Example Question #1 : Alternative Minimum Tax

The credit for prior year AMT liability may be carried:

Possible Answers:

Forward for a maximum of 15 years

Back three years

Forward indefinitely

Back three years or forward a maximum of 15 years

Correct answer:

Forward indefinitely

Explanation:

Like capital losses for individuals, AMT credits may be carried forward indefinitely for individual taxpayers. 

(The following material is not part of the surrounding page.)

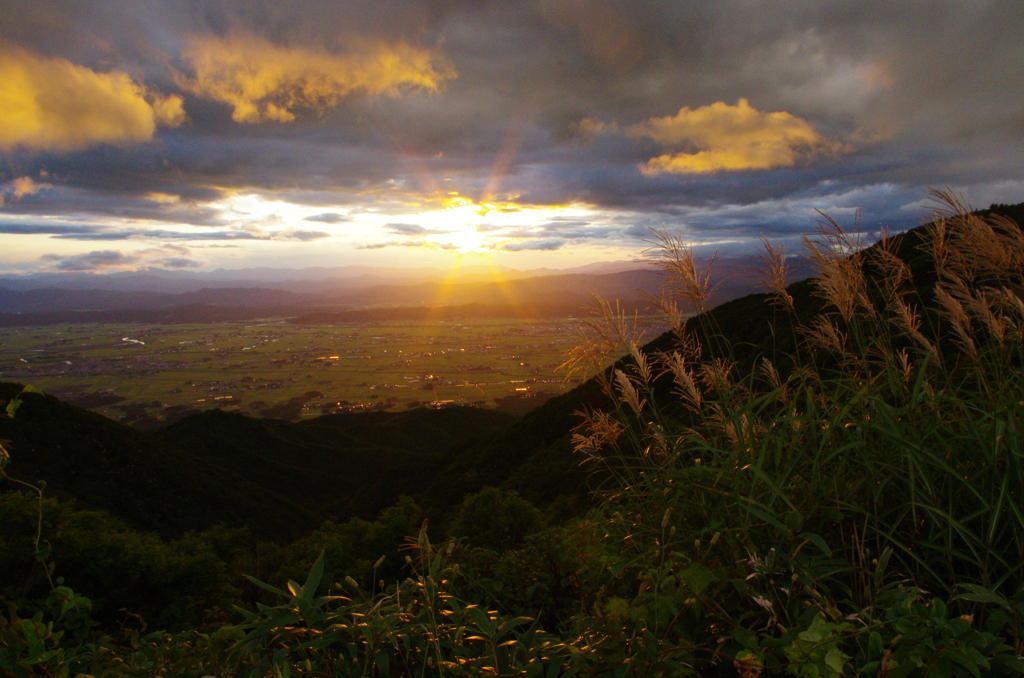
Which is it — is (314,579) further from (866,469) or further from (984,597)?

Example Question #1 : Individual Tax Issues

Which of the following is not an adjustment or preference to arrive at alternative minimum taxable income?

Possible Answers:

Passive activity losses

Deductible state and local taxes

Individual taxpayer net operating losses

Deductible contributions to individual retirement accounts

Correct answer:

Deductible contributions to individual retirement accounts

Explanation:

Adjustments and preferences to arrive at AMTI include many items, such as passive activity losses, accelerated depreciation, net operating loss of an individual taxpayer, state and local taxes, the standard deduction, and private activity bond interest income. Deductible contributions to IRAs are treated the same under AMTI as for taxable income.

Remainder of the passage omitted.